What you should do
The entries below should be output exactly as written.

Exercise data
>> Start
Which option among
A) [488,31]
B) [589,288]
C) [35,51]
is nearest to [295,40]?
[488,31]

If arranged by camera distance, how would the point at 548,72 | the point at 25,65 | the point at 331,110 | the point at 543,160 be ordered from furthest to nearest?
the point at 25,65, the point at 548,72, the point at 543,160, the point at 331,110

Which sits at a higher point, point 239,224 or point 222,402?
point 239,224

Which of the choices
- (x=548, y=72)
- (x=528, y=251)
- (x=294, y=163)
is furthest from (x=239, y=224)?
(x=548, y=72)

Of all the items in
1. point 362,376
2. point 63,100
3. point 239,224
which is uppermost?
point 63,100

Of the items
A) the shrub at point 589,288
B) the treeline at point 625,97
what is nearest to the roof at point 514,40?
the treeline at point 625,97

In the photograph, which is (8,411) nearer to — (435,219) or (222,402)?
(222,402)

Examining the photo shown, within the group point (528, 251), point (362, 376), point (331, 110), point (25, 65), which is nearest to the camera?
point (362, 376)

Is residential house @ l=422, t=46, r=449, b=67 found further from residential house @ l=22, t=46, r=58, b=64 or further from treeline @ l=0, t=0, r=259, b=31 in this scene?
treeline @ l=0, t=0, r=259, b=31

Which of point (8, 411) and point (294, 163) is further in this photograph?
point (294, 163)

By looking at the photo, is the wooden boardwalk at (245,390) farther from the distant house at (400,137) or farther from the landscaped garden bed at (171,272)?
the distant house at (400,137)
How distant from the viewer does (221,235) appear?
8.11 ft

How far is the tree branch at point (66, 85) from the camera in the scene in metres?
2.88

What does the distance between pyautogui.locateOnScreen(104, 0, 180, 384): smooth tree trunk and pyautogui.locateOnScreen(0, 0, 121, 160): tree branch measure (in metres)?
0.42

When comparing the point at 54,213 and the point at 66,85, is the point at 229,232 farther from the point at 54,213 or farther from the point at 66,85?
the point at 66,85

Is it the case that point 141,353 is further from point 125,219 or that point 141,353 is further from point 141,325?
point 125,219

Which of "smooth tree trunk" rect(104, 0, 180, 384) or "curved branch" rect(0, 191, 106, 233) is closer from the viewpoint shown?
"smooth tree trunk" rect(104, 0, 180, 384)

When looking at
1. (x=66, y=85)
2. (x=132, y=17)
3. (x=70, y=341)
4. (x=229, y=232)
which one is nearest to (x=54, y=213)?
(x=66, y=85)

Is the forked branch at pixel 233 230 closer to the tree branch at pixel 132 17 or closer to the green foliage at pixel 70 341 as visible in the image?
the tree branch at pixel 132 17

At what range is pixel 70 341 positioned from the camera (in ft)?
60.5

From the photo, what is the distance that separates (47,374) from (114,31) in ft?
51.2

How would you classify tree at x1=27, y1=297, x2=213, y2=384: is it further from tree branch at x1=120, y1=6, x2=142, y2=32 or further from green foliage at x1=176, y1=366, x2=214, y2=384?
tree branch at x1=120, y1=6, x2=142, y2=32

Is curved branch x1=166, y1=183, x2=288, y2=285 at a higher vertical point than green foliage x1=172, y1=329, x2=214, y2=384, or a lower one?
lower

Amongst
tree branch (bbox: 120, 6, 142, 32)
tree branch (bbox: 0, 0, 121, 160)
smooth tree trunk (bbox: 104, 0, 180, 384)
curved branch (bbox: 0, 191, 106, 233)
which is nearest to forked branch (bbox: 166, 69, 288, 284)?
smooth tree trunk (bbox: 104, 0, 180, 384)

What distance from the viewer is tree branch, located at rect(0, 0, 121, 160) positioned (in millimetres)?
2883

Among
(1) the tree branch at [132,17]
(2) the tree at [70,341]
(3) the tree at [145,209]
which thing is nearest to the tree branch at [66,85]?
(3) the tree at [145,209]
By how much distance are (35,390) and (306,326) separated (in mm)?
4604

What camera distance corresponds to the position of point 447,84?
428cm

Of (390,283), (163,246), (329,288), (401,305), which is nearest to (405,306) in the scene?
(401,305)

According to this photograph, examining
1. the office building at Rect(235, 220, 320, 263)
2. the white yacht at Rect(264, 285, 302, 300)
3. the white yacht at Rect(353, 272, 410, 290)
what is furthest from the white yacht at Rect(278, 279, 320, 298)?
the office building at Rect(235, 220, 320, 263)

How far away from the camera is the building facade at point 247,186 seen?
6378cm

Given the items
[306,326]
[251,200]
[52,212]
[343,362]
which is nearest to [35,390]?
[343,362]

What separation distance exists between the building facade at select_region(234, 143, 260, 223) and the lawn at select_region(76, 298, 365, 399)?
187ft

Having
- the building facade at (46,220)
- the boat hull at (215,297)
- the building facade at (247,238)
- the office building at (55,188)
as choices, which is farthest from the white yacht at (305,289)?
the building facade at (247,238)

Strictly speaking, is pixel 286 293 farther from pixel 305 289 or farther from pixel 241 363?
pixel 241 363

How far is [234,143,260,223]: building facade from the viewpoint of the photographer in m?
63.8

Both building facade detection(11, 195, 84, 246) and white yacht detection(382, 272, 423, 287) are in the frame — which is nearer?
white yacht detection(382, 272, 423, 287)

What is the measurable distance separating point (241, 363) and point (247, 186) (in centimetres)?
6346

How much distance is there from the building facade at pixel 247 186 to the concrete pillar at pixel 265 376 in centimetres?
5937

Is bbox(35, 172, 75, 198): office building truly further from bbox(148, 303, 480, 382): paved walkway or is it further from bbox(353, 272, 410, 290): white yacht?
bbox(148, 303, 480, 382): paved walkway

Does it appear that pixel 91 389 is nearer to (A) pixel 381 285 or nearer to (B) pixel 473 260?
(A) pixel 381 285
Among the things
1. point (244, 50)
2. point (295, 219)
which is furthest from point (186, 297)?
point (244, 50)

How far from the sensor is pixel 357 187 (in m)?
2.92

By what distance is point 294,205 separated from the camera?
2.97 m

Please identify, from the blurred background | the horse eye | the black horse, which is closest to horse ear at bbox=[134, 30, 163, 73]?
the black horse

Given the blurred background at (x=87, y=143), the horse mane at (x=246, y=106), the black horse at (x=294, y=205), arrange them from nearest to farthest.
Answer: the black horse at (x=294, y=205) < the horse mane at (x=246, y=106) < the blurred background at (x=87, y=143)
>> End
Result
Which option among
A) [488,31]
B) [589,288]
C) [35,51]
is nearest to [295,40]?
[488,31]

If arranged by camera distance, how would the point at 548,72 | the point at 25,65 | the point at 331,110 | the point at 543,160 be ordered from furthest to nearest?
the point at 25,65, the point at 548,72, the point at 543,160, the point at 331,110

Which sits at a higher point, point 239,224 or point 222,402?
point 239,224

Which of the choices
- (x=548, y=72)
- (x=528, y=251)
- (x=294, y=163)
is furthest from (x=239, y=224)?
(x=548, y=72)

Of all the items in
1. point 362,376
2. point 63,100
3. point 239,224
which is uppermost?
point 63,100

Of the items
A) the shrub at point 589,288
B) the treeline at point 625,97
what is nearest to the roof at point 514,40?
the treeline at point 625,97

In the photograph, which is (8,411) nearer to — (435,219) or (222,402)?
(222,402)

Examining the photo shown, within the group point (528, 251), point (362, 376), point (331, 110), point (25, 65), which is nearest to the camera?
point (362, 376)

Is residential house @ l=422, t=46, r=449, b=67 found further from residential house @ l=22, t=46, r=58, b=64 or further from treeline @ l=0, t=0, r=259, b=31 in this scene?
treeline @ l=0, t=0, r=259, b=31

Which of point (8, 411) and point (294, 163) is further in this photograph?
point (294, 163)

By looking at the photo, is the wooden boardwalk at (245,390) farther from the distant house at (400,137) or farther from the landscaped garden bed at (171,272)?
the distant house at (400,137)
How distant from the viewer does (221,235) appear?
8.11 ft

How far is the tree branch at point (66, 85) from the camera in the scene in metres?
2.88

What does the distance between pyautogui.locateOnScreen(104, 0, 180, 384): smooth tree trunk and pyautogui.locateOnScreen(0, 0, 121, 160): tree branch measure (in metres)?
0.42

When comparing the point at 54,213 and the point at 66,85, is the point at 229,232 farther from the point at 54,213 or farther from the point at 66,85?
the point at 66,85

Is it the case that point 141,353 is further from point 125,219 or that point 141,353 is further from point 141,325?
point 125,219

Which of "smooth tree trunk" rect(104, 0, 180, 384) or "curved branch" rect(0, 191, 106, 233) is closer from the viewpoint shown?
"smooth tree trunk" rect(104, 0, 180, 384)

When looking at
1. (x=66, y=85)
2. (x=132, y=17)
3. (x=70, y=341)
4. (x=229, y=232)
which one is nearest to (x=54, y=213)?
(x=66, y=85)

Is the forked branch at pixel 233 230 closer to the tree branch at pixel 132 17 or closer to the green foliage at pixel 70 341 as visible in the image?
the tree branch at pixel 132 17

At what range is pixel 70 341 positioned from the camera (in ft)?
60.5

From the photo, what is the distance that separates (47,374) from (114,31) in ft?
51.2

How would you classify tree at x1=27, y1=297, x2=213, y2=384: is it further from tree branch at x1=120, y1=6, x2=142, y2=32 or further from green foliage at x1=176, y1=366, x2=214, y2=384?
tree branch at x1=120, y1=6, x2=142, y2=32

Is curved branch x1=166, y1=183, x2=288, y2=285 at a higher vertical point than green foliage x1=172, y1=329, x2=214, y2=384, or a lower one?
lower

Amongst
tree branch (bbox: 120, 6, 142, 32)
tree branch (bbox: 0, 0, 121, 160)
smooth tree trunk (bbox: 104, 0, 180, 384)
curved branch (bbox: 0, 191, 106, 233)
which is nearest to forked branch (bbox: 166, 69, 288, 284)?
smooth tree trunk (bbox: 104, 0, 180, 384)

What distance from the viewer is tree branch, located at rect(0, 0, 121, 160) positioned (in millimetres)?
2883

Among
(1) the tree branch at [132,17]
(2) the tree at [70,341]
(3) the tree at [145,209]
which thing is nearest to the tree branch at [66,85]?
(3) the tree at [145,209]
By how much distance are (35,390) and (306,326) separated (in mm)?
4604

What camera distance corresponds to the position of point 447,84?
428cm

Of (390,283), (163,246), (329,288), (401,305), which is nearest to (405,306) in the scene?
(401,305)

According to this photograph, examining
1. the office building at Rect(235, 220, 320, 263)
2. the white yacht at Rect(264, 285, 302, 300)
3. the white yacht at Rect(353, 272, 410, 290)
what is furthest from the white yacht at Rect(278, 279, 320, 298)?
the office building at Rect(235, 220, 320, 263)

How far away from the camera is the building facade at point 247,186 seen?
6378cm

Given the items
[306,326]
[251,200]
[52,212]
[343,362]
which is nearest to [35,390]?
[343,362]

What separation distance exists between the building facade at select_region(234, 143, 260, 223) and the lawn at select_region(76, 298, 365, 399)?
187ft

Having
- the building facade at (46,220)
- the boat hull at (215,297)
- the building facade at (247,238)
- the office building at (55,188)
as choices, which is farthest from the white yacht at (305,289)?
the building facade at (247,238)

Strictly speaking, is pixel 286 293 farther from pixel 305 289 or farther from pixel 241 363?
pixel 241 363

How far is [234,143,260,223]: building facade from the viewpoint of the photographer in m?
63.8

Both building facade detection(11, 195, 84, 246) and white yacht detection(382, 272, 423, 287) are in the frame — which is nearer?
white yacht detection(382, 272, 423, 287)

What is the measurable distance separating point (241, 363) and point (247, 186) (in centimetres)?
6346

How much distance is there from the building facade at pixel 247 186 to the concrete pillar at pixel 265 376 in centimetres?
5937

Is bbox(35, 172, 75, 198): office building truly further from bbox(148, 303, 480, 382): paved walkway or is it further from bbox(353, 272, 410, 290): white yacht?
bbox(148, 303, 480, 382): paved walkway

Does it appear that pixel 91 389 is nearer to (A) pixel 381 285 or nearer to (B) pixel 473 260?
(A) pixel 381 285
Among the things
1. point (244, 50)
2. point (295, 219)
which is furthest from point (186, 297)?
point (244, 50)

How far from the sensor is pixel 357 187 (in m)?
2.92

By what distance is point 294,205 separated from the camera?
2.97 m

Please identify, from the blurred background | the horse eye | the black horse, which is closest to horse ear at bbox=[134, 30, 163, 73]?
the black horse

Given the blurred background at (x=87, y=143), the horse mane at (x=246, y=106), the black horse at (x=294, y=205), arrange them from nearest to farthest.
Answer: the black horse at (x=294, y=205) < the horse mane at (x=246, y=106) < the blurred background at (x=87, y=143)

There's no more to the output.